No! If your Kalanchoe daigremontiana (or Mother of thousands) has the symptoms described above, don’t leave it in direct sunlight, that’s the reason why your Mother of thousands is in such a state!
As stated in the paragraph above, the cure is straightforward: simply position your plant’s Mother of thousands so that it is out of direct sunlight. With proper watering and this method, your plant should quickly come back to life.
Why are my Kalanchoe daigremontiana leaves drooping or wilting ?
When you become dehydrated, this usually happens. Large plants are more vulnerable since they need more water on a regular basis than smaller plants.

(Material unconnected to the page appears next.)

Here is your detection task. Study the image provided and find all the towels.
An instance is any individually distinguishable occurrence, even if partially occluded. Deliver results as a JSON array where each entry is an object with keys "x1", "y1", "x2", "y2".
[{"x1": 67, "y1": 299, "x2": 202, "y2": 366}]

An easy way to know if your Kalanchoe daigremontiana is lacking water is to under-weigh its pot, if it looks light, it means that the soil and the roots are probably quite dry, and therefore need water!
If the soil in the container is completely dry, you must first moisten it to guarantee that your plant’s roots absorb the benefits of the water. One common mistake is to drown the Mother of thousands right away after a dry time because you think it needs a lot of water.
This is true, but the easiest way to end it is to give too much water at once. Instead, you should water the soil properly, returning to a peaceful watering rhythm.
Caring Tips for Kalanchoe daigremontiana
Water is necessary for your plant to live, but timing and amount of watering must be balanced. Overwatering could have disastrous effects on your own name, as we already mentioned.
You can tell if your plant needs water by touching the soil; if it still feels damp, it’s usually preferable to wait a few more days.
Always keep temperatures stable
It’s also a good idea to keep your Kalanchoe daigremontiana at a constant temperature, especially if it’s kept indoors. In general, at GreenShack, we suggest booking a temperature between 65 and 85 degrees F. Of course, keep your Kalanchoe daigremontiana away from radiators, air conditioners, and other sources of hot or cold air.
Keep your Mother of thousands Dust-Free
This one relates to indoor plants. Just like your furniture, dust collects on the leaves of your indoor plants. The issue is that this can block the photosynthesis process from starting, which would cause the plants to gradually lose their color.
This would also make the pests happy, a real descent into hell for your Mother of thousands.
To remove the dust, gently rub the plant’s leaves with a microfiber cloth. Dust can be removed more easily with a damp cloth, but stay away from corrosive substances like rubbing alcohol!
Keep drainage in mind
If you have a tendency to overwater, you need to keep an eye on your drainage, we advise you to opt for a pot with drainage holes if it is not already the case and a saucer.
You can add volcanic rocks (or any other pebbles with holes) to the bottom of your pot in the interim if your pots don’t already have holes in them. This will help to form a channel so that the water doesn’t pool there for too long (preventing the rot of the roots!).